Please extract the part of the Grymoire Observatory text below that opens with the words containing "Saturday, December 18, 2010" and closes with "for bed socks.", copied word for word.

**Given text**
####
Saturday, December 18, 2010

Trousers!


All is quiet at The Grymoire Observatory. A thick blanket of snow covers the house and grounds and, as the first flinty winter starlight catches the dark and glossy laurel groves along the smothered gravel drive; night drapes its somnolent shroud peacefully over cherub and chimney pot alike. Mr Chives shivers in his threadbare cardigan deep in the servants' quarters and with an arthritic hand clutches a rusty poker and worries a solitary, surly coal in the leaky pot bellied stove that smokes ineffectually next to his mouldering bed. Throughout the silent pile, frigid draughts stir greasy dust and forgotten holly wreaths from Yuletides past, mice huddle timorously behind dark wainscotting and Mrs O'Flaherty mutters a silent prayer of thanks for bed socks.
####
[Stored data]
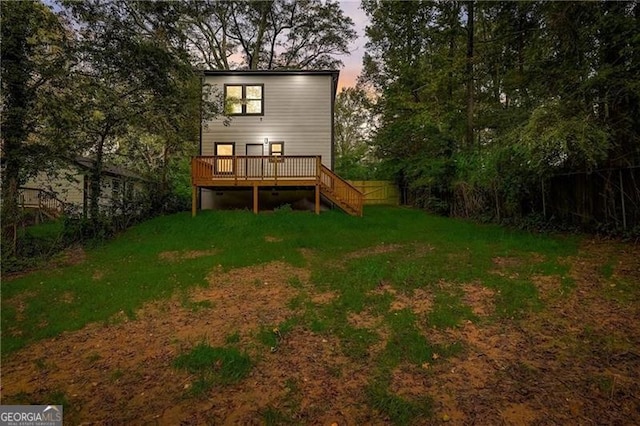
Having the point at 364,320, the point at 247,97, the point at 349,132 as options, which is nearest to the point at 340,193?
the point at 247,97

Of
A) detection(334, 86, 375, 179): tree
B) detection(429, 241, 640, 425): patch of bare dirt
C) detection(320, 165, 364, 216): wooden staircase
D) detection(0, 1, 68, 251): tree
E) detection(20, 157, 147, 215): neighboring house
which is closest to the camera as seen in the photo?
detection(429, 241, 640, 425): patch of bare dirt

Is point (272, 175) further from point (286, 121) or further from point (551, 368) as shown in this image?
point (551, 368)

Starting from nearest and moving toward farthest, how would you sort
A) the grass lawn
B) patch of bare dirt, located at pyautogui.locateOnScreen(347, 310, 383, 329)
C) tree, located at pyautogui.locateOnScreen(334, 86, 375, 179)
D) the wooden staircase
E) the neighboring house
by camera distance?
the grass lawn < patch of bare dirt, located at pyautogui.locateOnScreen(347, 310, 383, 329) < the neighboring house < the wooden staircase < tree, located at pyautogui.locateOnScreen(334, 86, 375, 179)

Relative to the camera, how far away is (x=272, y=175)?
45.1 feet

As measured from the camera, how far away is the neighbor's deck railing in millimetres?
13258

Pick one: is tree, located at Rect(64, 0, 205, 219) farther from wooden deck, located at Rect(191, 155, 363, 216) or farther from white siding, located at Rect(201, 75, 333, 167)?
white siding, located at Rect(201, 75, 333, 167)

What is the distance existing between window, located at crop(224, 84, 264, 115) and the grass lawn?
8.49 m

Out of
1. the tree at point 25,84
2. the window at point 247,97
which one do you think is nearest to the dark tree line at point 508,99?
the window at point 247,97

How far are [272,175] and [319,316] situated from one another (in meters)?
9.29

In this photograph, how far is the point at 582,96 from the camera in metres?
7.26

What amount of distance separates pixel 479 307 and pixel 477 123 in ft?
50.6

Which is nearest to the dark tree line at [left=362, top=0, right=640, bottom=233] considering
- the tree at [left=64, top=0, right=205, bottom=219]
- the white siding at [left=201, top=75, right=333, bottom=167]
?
the white siding at [left=201, top=75, right=333, bottom=167]

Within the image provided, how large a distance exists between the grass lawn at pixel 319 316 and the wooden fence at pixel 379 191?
45.6 ft

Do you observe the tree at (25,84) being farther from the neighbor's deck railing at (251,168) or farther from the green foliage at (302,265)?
the neighbor's deck railing at (251,168)
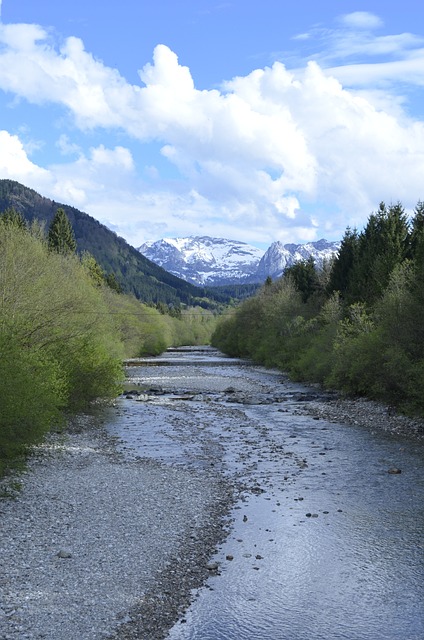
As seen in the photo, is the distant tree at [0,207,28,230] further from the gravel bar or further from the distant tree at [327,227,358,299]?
the gravel bar

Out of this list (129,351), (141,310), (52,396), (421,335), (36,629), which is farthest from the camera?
(141,310)

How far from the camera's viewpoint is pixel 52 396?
2634 centimetres

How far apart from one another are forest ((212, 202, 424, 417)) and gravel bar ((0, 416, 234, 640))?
19.3 metres

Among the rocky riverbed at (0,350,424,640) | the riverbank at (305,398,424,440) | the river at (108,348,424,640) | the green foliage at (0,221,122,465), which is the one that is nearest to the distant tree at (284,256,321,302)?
the riverbank at (305,398,424,440)

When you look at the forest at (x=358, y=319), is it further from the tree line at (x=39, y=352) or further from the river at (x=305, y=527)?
the tree line at (x=39, y=352)

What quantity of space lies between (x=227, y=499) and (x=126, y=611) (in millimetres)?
9406

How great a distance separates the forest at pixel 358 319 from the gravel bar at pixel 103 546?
19299mm

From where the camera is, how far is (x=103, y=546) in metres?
16.1

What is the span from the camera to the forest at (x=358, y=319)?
40.3 metres

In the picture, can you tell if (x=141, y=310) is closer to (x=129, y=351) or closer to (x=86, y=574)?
(x=129, y=351)

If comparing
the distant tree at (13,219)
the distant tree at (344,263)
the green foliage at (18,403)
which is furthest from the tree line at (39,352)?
the distant tree at (344,263)

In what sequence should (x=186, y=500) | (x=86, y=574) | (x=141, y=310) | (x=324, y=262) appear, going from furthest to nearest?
(x=141, y=310)
(x=324, y=262)
(x=186, y=500)
(x=86, y=574)

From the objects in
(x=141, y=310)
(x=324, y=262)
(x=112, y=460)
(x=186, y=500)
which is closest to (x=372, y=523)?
(x=186, y=500)

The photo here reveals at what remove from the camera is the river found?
41.5ft
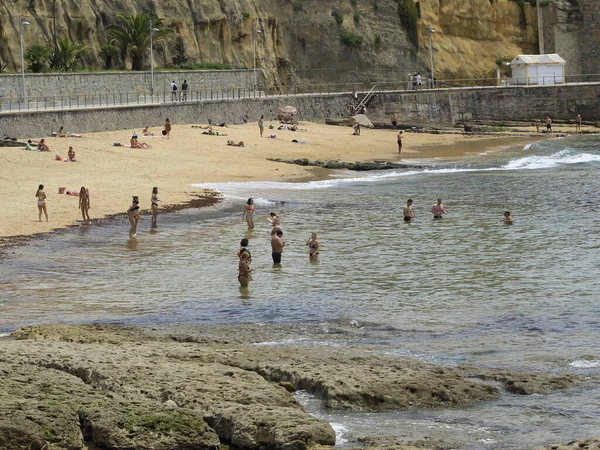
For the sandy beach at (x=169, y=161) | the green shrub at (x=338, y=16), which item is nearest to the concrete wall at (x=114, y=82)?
the sandy beach at (x=169, y=161)

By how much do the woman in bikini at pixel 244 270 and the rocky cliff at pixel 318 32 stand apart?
36903mm

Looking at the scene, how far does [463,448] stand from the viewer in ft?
39.4

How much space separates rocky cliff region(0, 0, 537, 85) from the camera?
59375 millimetres

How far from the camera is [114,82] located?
5403cm

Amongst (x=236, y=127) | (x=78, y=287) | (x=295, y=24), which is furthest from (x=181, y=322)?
(x=295, y=24)

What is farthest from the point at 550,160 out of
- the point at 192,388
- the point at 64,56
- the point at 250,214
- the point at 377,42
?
the point at 192,388

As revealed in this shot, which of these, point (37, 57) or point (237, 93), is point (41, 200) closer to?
point (37, 57)

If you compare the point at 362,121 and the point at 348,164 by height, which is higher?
the point at 362,121

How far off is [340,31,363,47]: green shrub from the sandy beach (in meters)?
13.1

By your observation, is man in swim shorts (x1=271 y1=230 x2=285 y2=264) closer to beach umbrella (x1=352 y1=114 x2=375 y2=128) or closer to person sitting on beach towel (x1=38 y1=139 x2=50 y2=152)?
person sitting on beach towel (x1=38 y1=139 x2=50 y2=152)

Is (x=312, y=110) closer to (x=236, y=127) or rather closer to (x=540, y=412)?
(x=236, y=127)

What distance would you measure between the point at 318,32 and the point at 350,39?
2.24m

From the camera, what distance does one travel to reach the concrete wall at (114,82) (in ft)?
158

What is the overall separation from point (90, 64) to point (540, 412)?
160 ft
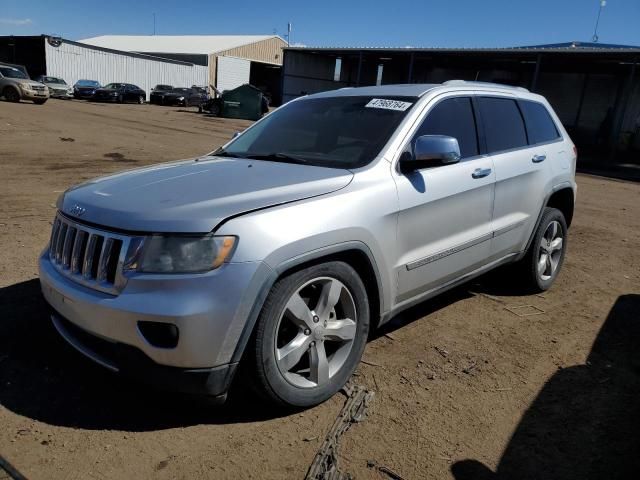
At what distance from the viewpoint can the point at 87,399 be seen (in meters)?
2.91

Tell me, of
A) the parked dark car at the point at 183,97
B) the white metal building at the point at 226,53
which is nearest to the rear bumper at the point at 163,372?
the parked dark car at the point at 183,97

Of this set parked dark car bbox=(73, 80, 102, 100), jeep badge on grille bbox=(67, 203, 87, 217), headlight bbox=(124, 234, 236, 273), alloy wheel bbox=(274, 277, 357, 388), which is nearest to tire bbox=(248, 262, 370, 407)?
alloy wheel bbox=(274, 277, 357, 388)

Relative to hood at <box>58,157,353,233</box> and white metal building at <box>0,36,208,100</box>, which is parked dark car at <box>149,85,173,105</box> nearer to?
white metal building at <box>0,36,208,100</box>

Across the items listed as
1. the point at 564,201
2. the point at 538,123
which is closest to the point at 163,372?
the point at 538,123

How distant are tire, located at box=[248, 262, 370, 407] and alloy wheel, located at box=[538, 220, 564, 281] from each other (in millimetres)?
2557

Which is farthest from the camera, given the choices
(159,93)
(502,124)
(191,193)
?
(159,93)

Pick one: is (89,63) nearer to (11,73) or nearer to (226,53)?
(226,53)

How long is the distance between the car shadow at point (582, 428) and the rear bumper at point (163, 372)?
1.17 meters

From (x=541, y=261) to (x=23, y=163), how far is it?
942 cm

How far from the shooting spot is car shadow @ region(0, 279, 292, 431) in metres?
2.76

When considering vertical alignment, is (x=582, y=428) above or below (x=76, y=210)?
below

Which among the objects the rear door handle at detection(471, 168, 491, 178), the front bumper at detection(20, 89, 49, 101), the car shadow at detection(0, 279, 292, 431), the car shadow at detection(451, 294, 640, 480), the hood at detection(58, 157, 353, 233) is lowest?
the front bumper at detection(20, 89, 49, 101)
####
**Problem solution**
Saturday, December 18, 2010

Trousers!


All is quiet at The Grymoire Observatory. A thick blanket of snow covers the house and grounds and, as the first flinty winter starlight catches the dark and glossy laurel groves along the smothered gravel drive; night drapes its somnolent shroud peacefully over cherub and chimney pot alike. Mr Chives shivers in his threadbare cardigan deep in the servants' quarters and with an arthritic hand clutches a rusty poker and worries a solitary, surly coal in the leaky pot bellied stove that smokes ineffectually next to his mouldering bed. Throughout the silent pile, frigid draughts stir greasy dust and forgotten holly wreaths from Yuletides past, mice huddle timorously behind dark wainscotting and Mrs O'Flaherty mutters a silent prayer of thanks for bed socks.